Kevin Esvelt, biotechnologiste au MIT, est peut-être le scientifique le plus éminent qui lance des avertissements sur le danger d’une synthèse d’ADN incontrôlée. Dans la conversation, Esvelt passe rapidement du détail technique à l’alarme à la Cassandre. Il parle souvent de Seiichi Endo, un virologue japonais qui, en 1987, a rejoint la secte apocalyptique Aum Shinrikyo. Endo a aidé à mener une attaque au gaz toxique dans le métro de Tokyo, et le groupe a tenté, mais apparemment échoué, d’obtenir le virus Ebola.

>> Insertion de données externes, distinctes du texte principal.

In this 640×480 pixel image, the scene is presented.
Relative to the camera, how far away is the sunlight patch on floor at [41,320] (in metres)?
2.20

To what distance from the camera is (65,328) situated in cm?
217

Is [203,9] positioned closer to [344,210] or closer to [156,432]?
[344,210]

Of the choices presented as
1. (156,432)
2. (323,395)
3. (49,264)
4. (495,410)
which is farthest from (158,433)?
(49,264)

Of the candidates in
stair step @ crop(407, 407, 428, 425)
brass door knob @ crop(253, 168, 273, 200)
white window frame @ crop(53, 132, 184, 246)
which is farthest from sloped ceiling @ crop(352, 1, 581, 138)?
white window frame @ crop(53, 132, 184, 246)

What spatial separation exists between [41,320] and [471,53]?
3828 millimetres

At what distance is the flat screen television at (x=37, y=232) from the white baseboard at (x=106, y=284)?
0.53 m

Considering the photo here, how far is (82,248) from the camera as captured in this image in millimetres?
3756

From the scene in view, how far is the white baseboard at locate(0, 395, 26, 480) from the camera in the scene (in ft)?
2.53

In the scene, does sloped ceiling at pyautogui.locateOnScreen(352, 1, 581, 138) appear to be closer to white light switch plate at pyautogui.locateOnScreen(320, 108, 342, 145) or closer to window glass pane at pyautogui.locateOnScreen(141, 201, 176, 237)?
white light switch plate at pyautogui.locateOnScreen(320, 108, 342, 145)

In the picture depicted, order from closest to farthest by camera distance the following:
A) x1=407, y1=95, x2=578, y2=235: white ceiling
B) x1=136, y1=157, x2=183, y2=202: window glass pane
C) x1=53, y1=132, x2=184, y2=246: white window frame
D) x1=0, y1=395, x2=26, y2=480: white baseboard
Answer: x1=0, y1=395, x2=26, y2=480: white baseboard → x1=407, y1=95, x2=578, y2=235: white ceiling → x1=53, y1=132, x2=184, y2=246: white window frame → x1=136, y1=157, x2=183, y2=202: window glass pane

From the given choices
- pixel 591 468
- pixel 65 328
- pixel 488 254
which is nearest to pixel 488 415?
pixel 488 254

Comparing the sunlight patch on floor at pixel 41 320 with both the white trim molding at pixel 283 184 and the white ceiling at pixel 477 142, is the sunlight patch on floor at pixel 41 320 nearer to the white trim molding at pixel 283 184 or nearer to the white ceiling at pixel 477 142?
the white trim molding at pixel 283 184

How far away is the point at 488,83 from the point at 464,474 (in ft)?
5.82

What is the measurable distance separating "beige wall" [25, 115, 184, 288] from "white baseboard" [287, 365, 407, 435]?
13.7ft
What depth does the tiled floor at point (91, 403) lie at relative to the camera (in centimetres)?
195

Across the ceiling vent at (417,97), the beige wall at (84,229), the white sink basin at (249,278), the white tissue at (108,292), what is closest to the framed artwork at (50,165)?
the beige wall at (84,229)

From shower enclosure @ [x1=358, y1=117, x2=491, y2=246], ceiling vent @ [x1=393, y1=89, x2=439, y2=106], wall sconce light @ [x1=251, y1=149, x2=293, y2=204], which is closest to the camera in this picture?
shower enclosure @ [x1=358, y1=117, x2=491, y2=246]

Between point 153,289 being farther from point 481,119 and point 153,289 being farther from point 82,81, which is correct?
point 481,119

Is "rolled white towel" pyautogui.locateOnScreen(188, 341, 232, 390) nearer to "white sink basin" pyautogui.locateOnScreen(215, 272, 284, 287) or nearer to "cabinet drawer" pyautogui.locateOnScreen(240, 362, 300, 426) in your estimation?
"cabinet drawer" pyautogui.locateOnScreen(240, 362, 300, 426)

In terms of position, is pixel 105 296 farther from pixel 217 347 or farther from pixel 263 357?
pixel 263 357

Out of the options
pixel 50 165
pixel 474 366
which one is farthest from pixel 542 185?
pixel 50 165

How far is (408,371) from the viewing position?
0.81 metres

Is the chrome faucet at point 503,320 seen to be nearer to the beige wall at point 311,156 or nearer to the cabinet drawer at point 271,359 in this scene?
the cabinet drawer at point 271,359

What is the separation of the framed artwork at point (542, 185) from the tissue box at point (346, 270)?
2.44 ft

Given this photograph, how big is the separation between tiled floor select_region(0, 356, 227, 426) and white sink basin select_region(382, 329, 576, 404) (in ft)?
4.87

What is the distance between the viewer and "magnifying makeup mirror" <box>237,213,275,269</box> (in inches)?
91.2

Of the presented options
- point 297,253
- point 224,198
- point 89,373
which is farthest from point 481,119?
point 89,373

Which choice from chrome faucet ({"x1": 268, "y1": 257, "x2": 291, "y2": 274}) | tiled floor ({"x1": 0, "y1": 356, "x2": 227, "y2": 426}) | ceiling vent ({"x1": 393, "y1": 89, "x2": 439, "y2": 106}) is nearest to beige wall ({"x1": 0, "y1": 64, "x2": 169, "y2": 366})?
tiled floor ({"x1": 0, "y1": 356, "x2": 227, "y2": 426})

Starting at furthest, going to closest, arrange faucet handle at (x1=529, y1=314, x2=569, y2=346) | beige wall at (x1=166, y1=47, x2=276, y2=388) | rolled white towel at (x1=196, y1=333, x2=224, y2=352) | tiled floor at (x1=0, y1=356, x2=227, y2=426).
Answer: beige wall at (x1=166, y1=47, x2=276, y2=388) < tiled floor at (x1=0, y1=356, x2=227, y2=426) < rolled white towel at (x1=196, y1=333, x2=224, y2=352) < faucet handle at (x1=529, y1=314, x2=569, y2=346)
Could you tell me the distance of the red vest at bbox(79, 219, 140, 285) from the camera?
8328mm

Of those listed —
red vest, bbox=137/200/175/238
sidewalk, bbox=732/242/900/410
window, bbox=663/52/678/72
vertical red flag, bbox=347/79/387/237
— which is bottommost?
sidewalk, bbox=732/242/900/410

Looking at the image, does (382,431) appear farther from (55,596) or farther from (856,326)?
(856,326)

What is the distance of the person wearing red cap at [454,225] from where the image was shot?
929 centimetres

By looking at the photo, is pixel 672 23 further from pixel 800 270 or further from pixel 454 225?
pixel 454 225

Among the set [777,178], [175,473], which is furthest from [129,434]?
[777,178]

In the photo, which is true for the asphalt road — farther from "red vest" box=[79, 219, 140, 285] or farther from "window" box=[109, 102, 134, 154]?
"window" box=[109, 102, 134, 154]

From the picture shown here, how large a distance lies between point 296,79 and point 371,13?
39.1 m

Depuis lors, la création d’agents pathogènes est devenue plus facile, en partie grâce à la plus grande disponibilité d’ADN synthétique. « Il est vraiment difficile pour moi d’imaginer qu’un virologue diplômé de l’Université de Kyoto soit incapable d’assembler un virus de la grippe aujourd’hui », a déclaré Esvelt.

Comme le décrit Esvelt, le problème de la biologie synthétique est une question de pouvoir : les nouvelles technologies ont donné à un groupe de scientifiques les clés pour créer des insectes incroyablement dangereux. Très peu – peut-être aucun – de ces scientifiques ne souhaitent exercer ce sinistre superpouvoir. Mais, soutient Esvelt, ce n’est qu’une question de temps avant que le prochain Endo n’arrive.